With cold and flu season peaking, the recall Thursday of 24 varieties of Triaminic and Theraflu Warming Relief syrups due to faulty child-resistant safety caps serves as a reminder to parents that cough and cold medications can be dangerous for kids. They haven't been proven to provide a benefit either, so parents (and their children) are better off first trying non-drug treatments that are safer and can make your child feel better.
Cough and cold medicines account for 11 percent of fatal poisonings, such as unintentional ingestions or overdoses, in children age five and younger, according to a 2012 report by Safe Kids Worldwide. Even when used intentionally, those medications can cause serious side effects in kids, so our medical advisers recommend that they not be given to children under 6, and they should be used with caution, if at all, in 6- to 12-year-olds.

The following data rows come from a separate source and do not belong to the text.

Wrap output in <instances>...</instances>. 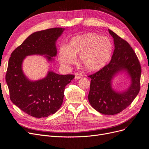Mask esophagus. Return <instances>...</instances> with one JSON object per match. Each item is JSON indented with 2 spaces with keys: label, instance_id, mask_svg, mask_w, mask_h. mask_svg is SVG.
<instances>
[{
  "label": "esophagus",
  "instance_id": "obj_1",
  "mask_svg": "<svg viewBox=\"0 0 149 149\" xmlns=\"http://www.w3.org/2000/svg\"><path fill=\"white\" fill-rule=\"evenodd\" d=\"M80 78H81V76L79 74L77 73V74H75V76H74V79H79Z\"/></svg>",
  "mask_w": 149,
  "mask_h": 149
}]
</instances>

Instead, try our long recommended proven home remedies if you have a child sick at home with a cold:
● Keep your child warm and dry in inclement weather, which can actually cut the chance of catching a cold in the first place.
● Give your child chicken soup, which can help with his or her congestion and sore throat, plus lessen the feeling of being sick.
● Ask your child to cough or sneeze into tissues, and dispose of them after using.
● Dole out honey (one-half teaspoon to children ages two to five, 1 teaspoon to children 6 to 11, and 2 teaspoons to those ages 12 to 18), or give your child hard (sugarless) candy to suck on to help reduce coughing--but don't give lozenges to young children or honey to infants younger than one year.
● Show your child how to gargle with warm, salty water, which can ease a painful throat.
● Remind your child to wash his or her hands often, which can reduce the likelihood of transmitting infections.
● Make sure your child gets plenty of rest.
If you decide to give your child an over-the-counter cough and cold medicine, avoid multisymptom remedies, whose mix of ingredients can raise the risk of side effects and overdoses, especially if you take them with other drugs. Instead, choose over-the-counter meds by active ingredients and buy single-symptom formulas. Always follow directions as to how to use the medicine, and do not give a child any medicine that is labeled for adults only. When pouring medicine for a child, only use the measuring device that comes with the medication--not household teaspoons or other items, as they are often different sizes.
Finally, be sure your child is vaccinated against seasonal influenza. The CDC recommends the flu shot for everyone 6 months or older.